During the Taliban period, Gulalai’s family lived in a southern province in Afghanistan. Girls were not allowed to go to school or even to go out to public places without being escorted by a male family member.
Later, after the fall of the Taliban, Gululai’s family moved near to an urban city in Afghanistan. But by then Gulalai was already a young woman and there was no opportunity for her to enrol in a government school because she was too old.
Then, the STAGES project established an accelerated learning programme class in Gululai’s village. Accelerated learning classes are designed for older girls, who for whatever reason missed out on their education when they were children. As soon as the class opened, Gulalai was one of the first students to enrol.
Now, Gulalai is in second grade. She can already read and write, and her dream is to study medicine and become a doctor.
Gululai spoke a little about what the STAGES project has meant to her.
“When I was small I wanted to go to school, but I didn’t get the chance because the Taliban wouldn’t let us. When security improved I was already too old and was ashamed to join grade 1 with small children. Fortunately when the project started accelerated learning classes for us in our village, I was able to join and didn’t feel ashamed because there were other girls of my age in the class. Now I have graduated from grade 1 and I was the best student in my class!”

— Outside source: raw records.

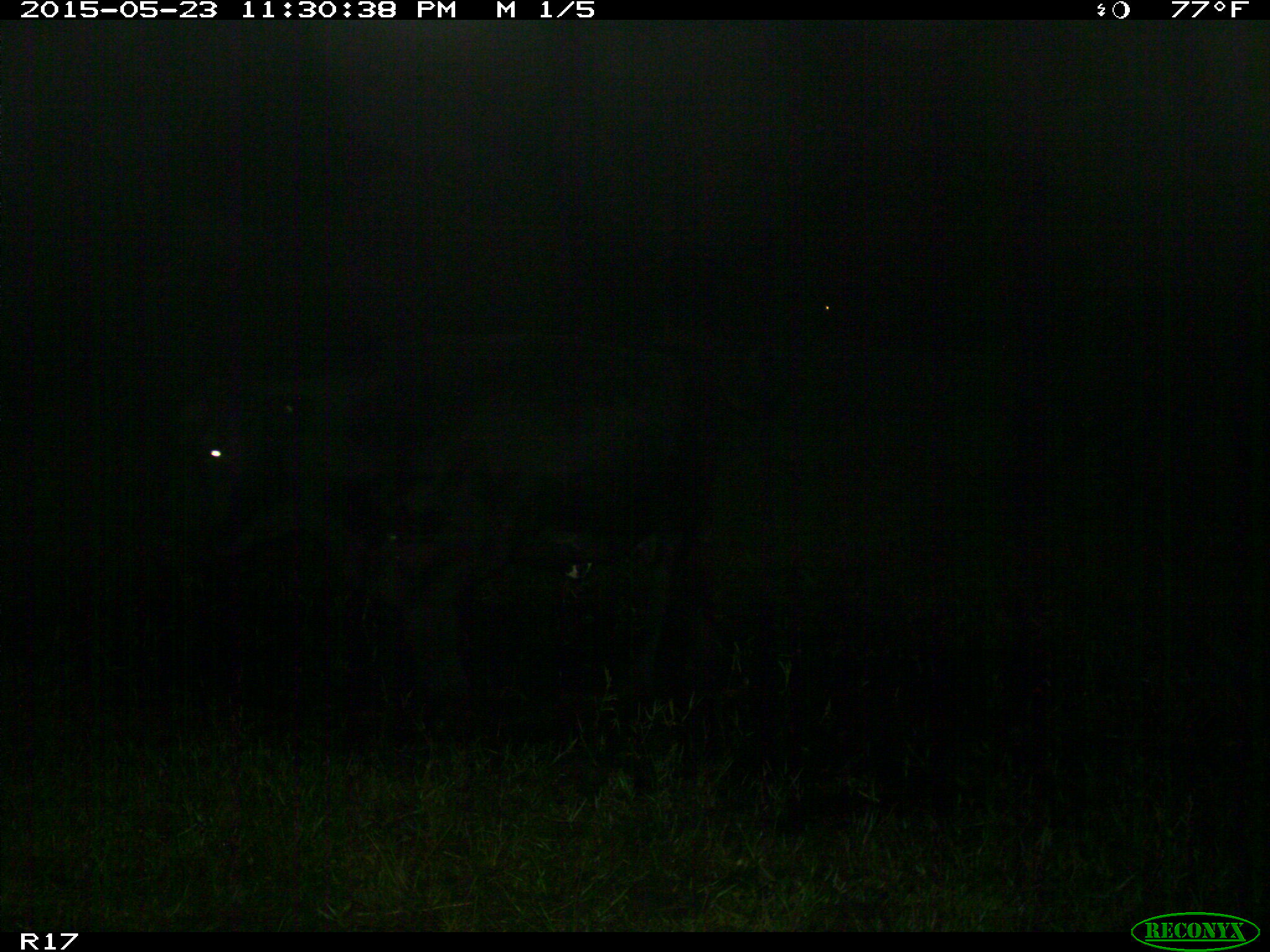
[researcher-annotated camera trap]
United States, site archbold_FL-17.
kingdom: Animalia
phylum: Chordata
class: Mammalia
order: Artiodactyla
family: Bovidae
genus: Bos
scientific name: Bos taurus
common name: domestic cow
Bos taurus (domestic cow).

“I am so happy with my life because I can attend class and can read and write. My father and mother are encouraging me to continue my studies. My father says: “whenever you catch the fish from the water it is fresh” – which means that it is never too late to start something new. I am so happy that I can read and please my teacher, and I want to be a doctor in the future. An illiterate person is like a blind person, but when a person can read and write then they can really see. My message to all girls is that they should go to school and become good teachers and doctors.”
Through the STAGES project, the Girls’ Education Challenge supports 265 accelerated learning programme classes in which 86% of the students are female. Accelerated learning classes let students who are too old for a regular primary class study two grade levels in a calendar year with other students their own age in their home communities. The Girls Education Challenge is funded by UK Aid.